Information on the organisation of the Directorate of Military Intelligence in World War II can be found in WO 208/5568.

These reports were made by officers and men of the armed forces and merchant navy and usually provide: service details; when and where captured; home address and civilian occupation. Researchers should note that these reports mostly relate to the European, Mediterranean or North Africa theatres of war. For Royal Air Force personnel details can include: where based, type of aircraft, when, where and how the aircraft was lost, and the presumed fate of the other aircrew. Every report includes a narrative, of variable length, which describes an individual's experiences as an escaper, evader or prisoner of war. In addition, many reports include appendices which can provide the names and addresses of civilian helpers, nature of help given, and relevant dates; details of the escape method and fellow PoWs who assisted in an escape; the usefulness of officially provided escape aids, which ones were used, and suggested improvements and/or additions. Due to various adverse factors, there were few successful escapes in the South East Asia theatre of war. Many escape, evasion and liberation reports include one or more Appendices. The purpose of these is as follows:

  • Appendix A (TOP SECRET). These can contain names and addresses of helpers, nature of help given, and relevant dates. This information was intended to help IS9 (D) - Intelligence School 9 (D), a division of Military Intelligence 9 (MI9) - and, eventually, the sections responsible for tracing and rewarding of helpers, IS9 (AB). In addition, so-called 'Black List' foreigners were also included. For security reasons Appendix A had a very limited circulation.
  • Appendix B (TOP SECRET later SECRET). Consists of military information and intelligence which was distributed to the Armed Forces and other interested departments. Nevertheless, it was recognised that in most instances an evader/escaper had little opportunity of observing enemy activities due to the normal practice of 'hiding-up' during the day. Useful intelligence was more generally obtained from naval or air force personnel by studying the reasons for their capture or failure of equipment and so on.
  • Appendix C (TOP SECRET). This continued the report narrative from the point where the escaper or evader came under an escape organisation within a PoW camp. It can give details of the escape method and allied personnel who assisted in an escape. Names and addresses of helpers and their descriptions (where necessary) were included. To some extent this overlapped with Appendix A and where the distinction was negligible they may even have been merged into one.
  • Appendix D (TOP SECRET later SECRET). Gives details of the usefulness of officially provided escape aids carried by pilots and others, which ones were used, and suggested improvements and/or additions.

Date: 1917-1974
Arrangement:

The papers of the Directorates and their sections were not always carefully and systematically filed. As far as possible, within each accession, they have been arranged under the heading of the geographical area to which they refer (in alphabetical order of areas), and then listed in chronological order.

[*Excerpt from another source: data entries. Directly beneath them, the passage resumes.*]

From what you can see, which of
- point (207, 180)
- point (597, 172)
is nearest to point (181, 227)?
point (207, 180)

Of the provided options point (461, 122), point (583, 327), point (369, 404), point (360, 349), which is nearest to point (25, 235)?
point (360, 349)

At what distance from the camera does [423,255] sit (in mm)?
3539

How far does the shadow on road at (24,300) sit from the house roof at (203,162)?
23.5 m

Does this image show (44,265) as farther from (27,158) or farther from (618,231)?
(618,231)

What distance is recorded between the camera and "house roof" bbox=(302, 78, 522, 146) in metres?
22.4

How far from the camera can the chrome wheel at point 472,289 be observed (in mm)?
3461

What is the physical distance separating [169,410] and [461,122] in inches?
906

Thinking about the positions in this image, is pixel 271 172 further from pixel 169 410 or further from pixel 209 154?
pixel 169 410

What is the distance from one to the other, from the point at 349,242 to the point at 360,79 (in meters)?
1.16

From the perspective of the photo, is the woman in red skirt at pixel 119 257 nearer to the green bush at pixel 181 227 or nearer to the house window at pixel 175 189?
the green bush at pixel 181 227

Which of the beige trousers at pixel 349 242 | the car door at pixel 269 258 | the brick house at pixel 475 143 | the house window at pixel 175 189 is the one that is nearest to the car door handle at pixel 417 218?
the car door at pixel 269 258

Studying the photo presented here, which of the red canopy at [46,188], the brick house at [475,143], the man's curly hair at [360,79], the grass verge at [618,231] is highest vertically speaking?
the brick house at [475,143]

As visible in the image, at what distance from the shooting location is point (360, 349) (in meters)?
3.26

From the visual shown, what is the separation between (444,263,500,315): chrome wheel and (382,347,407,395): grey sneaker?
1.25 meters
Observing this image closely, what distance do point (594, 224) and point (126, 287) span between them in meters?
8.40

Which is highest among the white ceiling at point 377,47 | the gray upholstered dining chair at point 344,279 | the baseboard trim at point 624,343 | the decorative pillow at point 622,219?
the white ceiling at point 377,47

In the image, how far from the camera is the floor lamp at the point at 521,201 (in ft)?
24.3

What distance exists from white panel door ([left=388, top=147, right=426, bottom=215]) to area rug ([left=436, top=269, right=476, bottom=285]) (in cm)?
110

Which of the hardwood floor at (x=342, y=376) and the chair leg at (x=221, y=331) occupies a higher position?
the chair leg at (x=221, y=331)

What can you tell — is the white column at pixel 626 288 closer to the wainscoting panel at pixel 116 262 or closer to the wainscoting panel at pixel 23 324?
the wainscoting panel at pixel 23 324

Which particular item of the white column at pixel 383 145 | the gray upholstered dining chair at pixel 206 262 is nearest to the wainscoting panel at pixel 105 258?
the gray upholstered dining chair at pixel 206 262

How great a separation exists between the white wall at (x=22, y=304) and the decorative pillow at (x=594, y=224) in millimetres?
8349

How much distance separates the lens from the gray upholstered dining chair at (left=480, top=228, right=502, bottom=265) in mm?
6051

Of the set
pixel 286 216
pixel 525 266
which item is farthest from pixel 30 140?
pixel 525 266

There are also collections under various general headings and from various sources, such as the Allied Translation and Interpretation Service, the Deputy Director of Information and Publicity, the Combined Services Detailed Interrogation Centre and the British Military Mission to the Soviet Forces, Berlin.

Item References: The report numbers are in numerical sequence within each file. They are the last digits of the former reference located at the top right of each report. Some of the numbers are missing from the sequences as there is no surviving information linked to them.

Related Material: For files of the tri-service Defence Intelligence Staff see: DEFE 31
For unregistered papers of the Services, Press and Broadcasting Committee and predecessors see: DEFE 53
See also: WO 344
Held by: The National Archives, Kew
Legal status: Public Record
Language: English
Creator: Ministry of Defence, Defence Intelligence Staff, 1964-
War Office, Directorate of Military Intelligence, 1915-1922
War Office, Directorate of Military Intelligence, 1939-1964
War Office, Directorate of Military Operations and Intelligence, 1922-1939
Physical description: 5639 files and volumes
Access conditions: Available in microform only unless otherwise stated
Immediate source of acquisition: from 1973 Ministry of Defence
Accruals: Series is accruing.
Unpublished finding aids: Subject and topographical indexes, and a glossary to codes used with regard to the interrogation of prisoners of war, are in the reading rooms at The National Archives, Kew.
Administrative / biographical background:

The Directorate of Military Intelligence came into existence in 1939 when, with the Directorate of Military Operations, it superseded a previously combined Directorate of Military Operations and Intelligence (DMO & I). Five of the Military Intelligence sections previously under the control of DMO & I - namely MI 1 to MI 5 - continued their work within the new Directorate, dealing (as before) with organization, geographic, topographic and security matters.